- [Set exercise]:
Print the entries that appear below, exactly as written and without their pictures.

· · · · ·

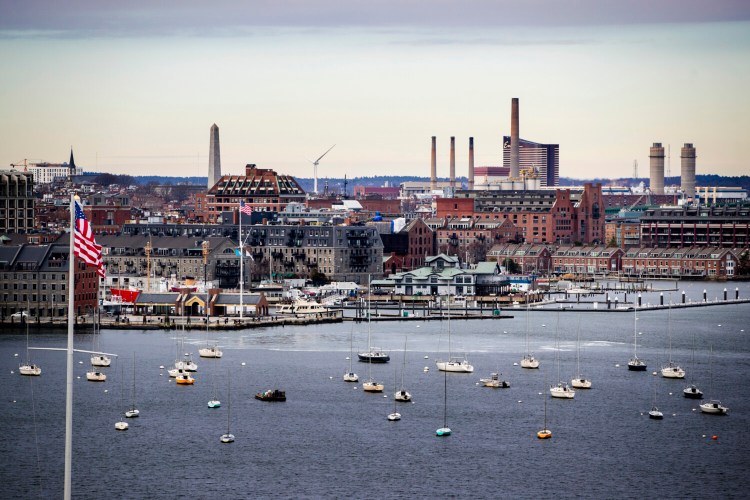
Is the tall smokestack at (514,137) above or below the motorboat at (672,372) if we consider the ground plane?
above

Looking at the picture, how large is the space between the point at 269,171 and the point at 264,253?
39.3 metres

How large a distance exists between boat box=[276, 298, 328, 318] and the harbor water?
38.3 ft

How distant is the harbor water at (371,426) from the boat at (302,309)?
11.7m

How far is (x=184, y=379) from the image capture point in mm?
52000

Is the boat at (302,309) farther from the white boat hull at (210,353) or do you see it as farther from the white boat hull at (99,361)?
the white boat hull at (99,361)

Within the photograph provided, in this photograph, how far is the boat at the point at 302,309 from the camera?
256 ft

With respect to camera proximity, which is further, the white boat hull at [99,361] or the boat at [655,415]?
the white boat hull at [99,361]

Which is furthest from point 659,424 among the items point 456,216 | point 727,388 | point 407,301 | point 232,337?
point 456,216

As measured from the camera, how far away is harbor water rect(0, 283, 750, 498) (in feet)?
122

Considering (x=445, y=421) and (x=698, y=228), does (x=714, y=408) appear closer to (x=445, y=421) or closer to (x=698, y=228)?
(x=445, y=421)

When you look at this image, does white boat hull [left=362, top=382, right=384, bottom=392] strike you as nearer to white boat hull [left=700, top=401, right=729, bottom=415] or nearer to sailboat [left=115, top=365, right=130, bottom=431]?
sailboat [left=115, top=365, right=130, bottom=431]

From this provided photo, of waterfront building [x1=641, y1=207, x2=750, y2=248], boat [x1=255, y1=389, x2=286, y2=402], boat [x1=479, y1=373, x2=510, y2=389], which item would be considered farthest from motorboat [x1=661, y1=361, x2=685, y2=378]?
waterfront building [x1=641, y1=207, x2=750, y2=248]

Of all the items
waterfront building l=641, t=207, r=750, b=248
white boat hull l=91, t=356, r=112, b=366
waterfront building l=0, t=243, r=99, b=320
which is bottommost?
white boat hull l=91, t=356, r=112, b=366

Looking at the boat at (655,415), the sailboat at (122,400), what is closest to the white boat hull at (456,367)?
the boat at (655,415)
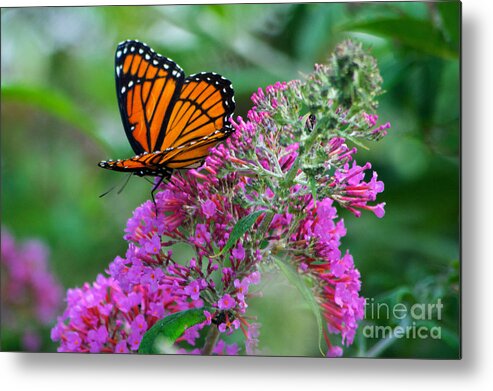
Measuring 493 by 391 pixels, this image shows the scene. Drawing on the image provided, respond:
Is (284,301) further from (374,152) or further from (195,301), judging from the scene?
(374,152)

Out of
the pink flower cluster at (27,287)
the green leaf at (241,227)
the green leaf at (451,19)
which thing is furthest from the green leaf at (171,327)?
the green leaf at (451,19)

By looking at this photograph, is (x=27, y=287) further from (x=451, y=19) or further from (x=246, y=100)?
(x=451, y=19)

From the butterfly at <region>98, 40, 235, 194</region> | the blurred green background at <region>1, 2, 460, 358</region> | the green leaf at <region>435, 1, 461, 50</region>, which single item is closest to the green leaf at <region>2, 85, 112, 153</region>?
the blurred green background at <region>1, 2, 460, 358</region>

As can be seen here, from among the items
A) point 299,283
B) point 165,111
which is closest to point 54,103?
point 165,111

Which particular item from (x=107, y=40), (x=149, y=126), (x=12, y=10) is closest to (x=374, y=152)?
(x=149, y=126)

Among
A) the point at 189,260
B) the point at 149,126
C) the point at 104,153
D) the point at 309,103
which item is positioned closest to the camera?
the point at 309,103

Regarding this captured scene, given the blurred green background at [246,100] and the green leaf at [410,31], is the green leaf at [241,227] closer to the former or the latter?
the blurred green background at [246,100]

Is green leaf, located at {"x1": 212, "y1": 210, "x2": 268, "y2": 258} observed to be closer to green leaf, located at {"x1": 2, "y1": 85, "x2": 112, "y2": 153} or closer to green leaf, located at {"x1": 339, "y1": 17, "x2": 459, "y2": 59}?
green leaf, located at {"x1": 339, "y1": 17, "x2": 459, "y2": 59}
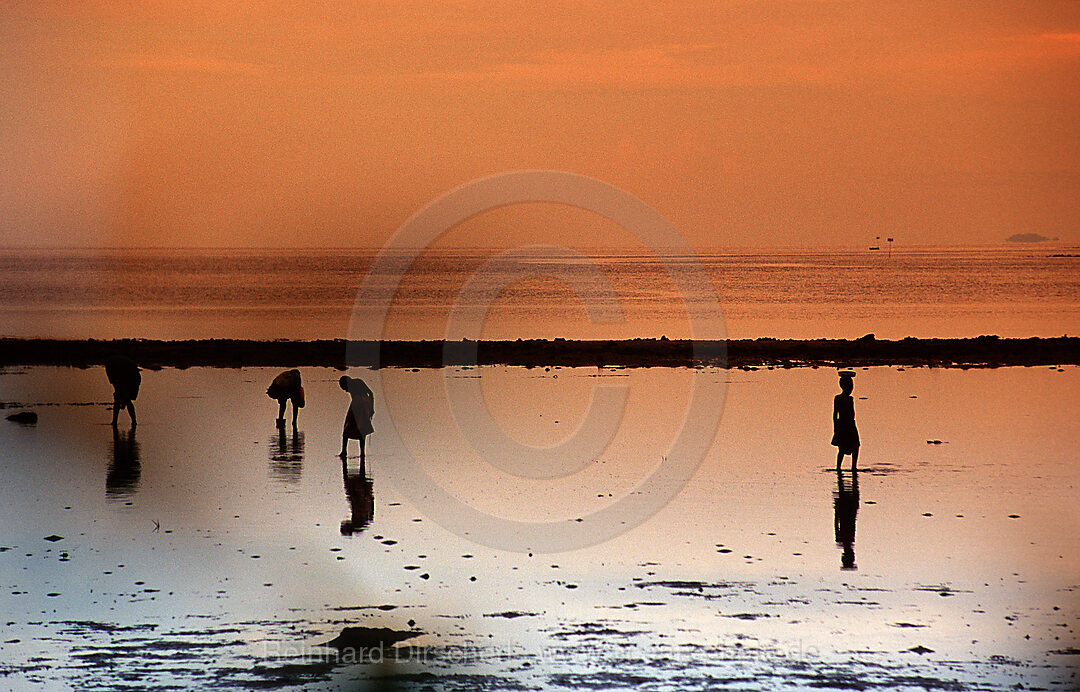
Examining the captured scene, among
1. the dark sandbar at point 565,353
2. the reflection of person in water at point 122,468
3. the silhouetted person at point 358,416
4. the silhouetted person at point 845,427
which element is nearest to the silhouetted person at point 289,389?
the reflection of person in water at point 122,468

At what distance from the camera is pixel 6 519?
1445 centimetres

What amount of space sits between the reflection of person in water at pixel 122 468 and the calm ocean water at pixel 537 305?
1386 inches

· · · · ·

- [Exercise output]:
Is the tall smokestack at (514,137) above or below the motorboat at (672,372) if we consider the ground plane?
above

Looking at the picture, how large is the space between the point at 269,171 and the point at 264,253?
39.3 metres

How large a distance exists between boat box=[276, 298, 328, 318] and the harbor water?
38.3 ft

How distant is the harbor water at (371,426) from the boat at (302,309)?
11.7m

How far is (x=184, y=379) from the image capture point in mm?
52000

Is the boat at (302,309) farther from the white boat hull at (210,353) or do you see it as farther from the white boat hull at (99,361)?
the white boat hull at (99,361)

Within the photograph provided, in this photograph, how far is the boat at the point at 302,309 from the camera?
256 ft

With respect to camera proximity, which is further, the white boat hull at [99,361] or the boat at [655,415]?
the white boat hull at [99,361]

Which is furthest from point 659,424 among the items point 456,216 | point 727,388 | point 407,301 | point 232,337?
point 456,216

As measured from the camera, how far away is harbor water rect(0, 283, 750, 498) (in feet)?
122

Considering (x=445, y=421) and (x=698, y=228), does (x=714, y=408) appear closer to (x=445, y=421) or closer to (x=698, y=228)?
(x=445, y=421)

When you look at this image, does white boat hull [left=362, top=382, right=384, bottom=392] strike you as nearer to white boat hull [left=700, top=401, right=729, bottom=415] or nearer to sailboat [left=115, top=365, right=130, bottom=431]?
sailboat [left=115, top=365, right=130, bottom=431]

From this provided photo, of waterfront building [x1=641, y1=207, x2=750, y2=248], boat [x1=255, y1=389, x2=286, y2=402], boat [x1=479, y1=373, x2=510, y2=389], which item would be considered farthest from motorboat [x1=661, y1=361, x2=685, y2=378]?
waterfront building [x1=641, y1=207, x2=750, y2=248]

Of all the items
waterfront building l=641, t=207, r=750, b=248
white boat hull l=91, t=356, r=112, b=366
waterfront building l=0, t=243, r=99, b=320
which is bottommost?
white boat hull l=91, t=356, r=112, b=366

Looking at the boat at (655,415), the sailboat at (122,400), what is closest to the white boat hull at (456,367)?
the boat at (655,415)
Measuring 493 by 391 pixels, this image shows the scene. Drawing on the image provided, respond:
Is (284,301) further from (374,152) or further from (195,301), judging from the scene?
(374,152)

Out of
the pink flower cluster at (27,287)
the green leaf at (241,227)
the green leaf at (451,19)
which thing is furthest from the green leaf at (171,327)?
the green leaf at (451,19)

By looking at this photograph, is (x=27, y=287) further from (x=451, y=19) or further from (x=246, y=100)?
(x=451, y=19)

From the butterfly at <region>98, 40, 235, 194</region> | the blurred green background at <region>1, 2, 460, 358</region> | the green leaf at <region>435, 1, 461, 50</region>, which single item is closest to the green leaf at <region>2, 85, 112, 153</region>?
the blurred green background at <region>1, 2, 460, 358</region>

As can be seen here, from among the items
A) point 299,283
B) point 165,111
which is closest to point 54,103?
point 165,111

Which particular item from (x=107, y=40), (x=149, y=126), (x=12, y=10) is closest to (x=374, y=152)?
(x=149, y=126)

Among
A) the point at 189,260
B) the point at 149,126
C) the point at 104,153
D) the point at 309,103
which item is positioned closest to the camera?
the point at 309,103

Regarding this captured scene, given the blurred green background at [246,100] and the green leaf at [410,31], is the green leaf at [241,227] closer to the former or the latter?
the blurred green background at [246,100]

Is green leaf, located at {"x1": 212, "y1": 210, "x2": 268, "y2": 258} observed to be closer to green leaf, located at {"x1": 2, "y1": 85, "x2": 112, "y2": 153} or closer to green leaf, located at {"x1": 339, "y1": 17, "x2": 459, "y2": 59}?
green leaf, located at {"x1": 339, "y1": 17, "x2": 459, "y2": 59}
Examining the captured scene, among
1. the dark sandbar at point 565,353
2. the reflection of person in water at point 122,468
3. the silhouetted person at point 358,416
4. the silhouetted person at point 845,427
which element is nearest to the silhouetted person at point 289,389?
the reflection of person in water at point 122,468

At what distance from the camera is pixel 6 519?
1445 centimetres

What amount of space sits between the reflection of person in water at pixel 122 468 and the calm ocean water at pixel 537 305?
1386 inches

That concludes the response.